Set problem A >> Which lines of the listing contain the word "ocean"? Report each one in full.

Well, that might be a problem to understanding....

- anonymous

I'd have to actually do the math. But it looks like a simple application of the processed I linked you to. You have an equality constraint and function both over three variables.

- anonymous

Show that the minimum of the right hand of the inequality is greater than the maximum of left hand.

- anonymous

*greater or equal

- ParthKohli

That is not what I am able to understand... how?

- KingGeorge

Using some wolfram, this method does not seem to be a simple application of lagrange multipliers.

- anonymous

Ah ok

- anonymous

Did you use both constraints when plugging it into wolfram?

- KingGeorge

I may have done it a bit wrong though. Let me double check.

- anonymous

Use the Minimize and Maximize routines.

- asnaseer

I /think/ you can do this if you use:\[\sqrt{a+b}\ge\sqrt{a}+\sqrt{b}\]which I believe can be proved.

- anonymous

Lagrange, worked:
Minimize[{Sqrt[x^2 + y^2 + z^2], 1/x + 1/y + 1/z == 2, x > 0, y > 0,
z > 0}, {x, y, z}] = Maximize[{Sqrt[x - 1] + Sqrt[y - 1] + Sqrt[z - 1],
1/x + 1/y + 1/z == 2, x > 0, y > 0, z > 0 }, {x, y, z}]

- anonymous

I'll give you the link on wolfram alpha in a moment.

- asnaseer

if you multiply both sides of your equation by xyz you get:\[yz+xz+xy=2xyz\]

- anonymous

http://www.wolframalpha.com/input/?i=Minimize%5B%7BSqrt%5Bx%5E2+%2B+y%5E2+%2B+z%5E2%5D%2C+1%2Fx+%2B+1%2Fy+%2B+1%2Fz+%3D%3D+2%2C+x+%3E+0%2C+y+%3E+0%2C++++z+%3E+0%7D%2C+%7Bx%2C+y%2C+z%7D%5D
http://www.wolframalpha.com/input/?i=Maximize%5B%7BSqrt%5Bx+-+1%5D+%2B+Sqrt%5By+-+1%5D+%2B+Sqrt%5Bz+-+1%5D%2C++++1%2Fx+%2B+1%2Fy+%2B+1%2Fz+%3D%3D+2%2C+x+%3E+0%2C+y+%3E+0%2C+z+%3E+0+%7D%2C+%7Bx%2C+y%2C+z%7D%5D

- asnaseer

then note that:\[(x+y+z)^2=x^2+y^2+z^2+2(xy+xz+yz)=x^2+y^2+z^2+4xyz\] from above

- anonymous

Anyways, the solution using multivariable calculus is perfectly valid and works.

Set problem B >> In the forum thread above, which two Wolfram routines does one reply recommend using?

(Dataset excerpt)
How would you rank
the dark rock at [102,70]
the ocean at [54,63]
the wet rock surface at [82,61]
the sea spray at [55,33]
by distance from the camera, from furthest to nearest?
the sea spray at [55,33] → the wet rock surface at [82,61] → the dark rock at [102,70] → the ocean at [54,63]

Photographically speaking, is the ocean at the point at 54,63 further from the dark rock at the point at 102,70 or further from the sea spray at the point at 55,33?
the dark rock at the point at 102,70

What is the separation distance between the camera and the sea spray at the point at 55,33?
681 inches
---
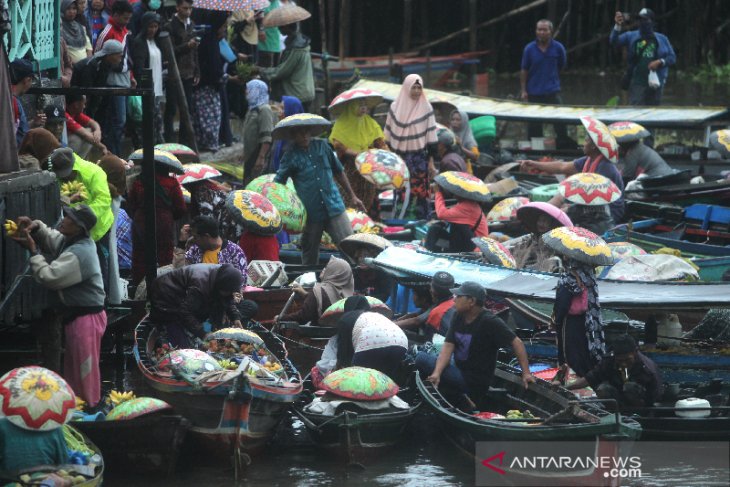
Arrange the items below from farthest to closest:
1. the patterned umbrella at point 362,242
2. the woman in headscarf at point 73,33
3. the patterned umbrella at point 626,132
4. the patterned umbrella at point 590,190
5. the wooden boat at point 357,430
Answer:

Written solution A >>
the ocean at [54,63]
the sea spray at [55,33] → the wet rock surface at [82,61] → the dark rock at [102,70] → the ocean at [54,63]
Photographically speaking, is the ocean at the point at 54,63 further from the dark rock at the point at 102,70 or further from the sea spray at the point at 55,33?

Written solution B >> Minimize and Maximize.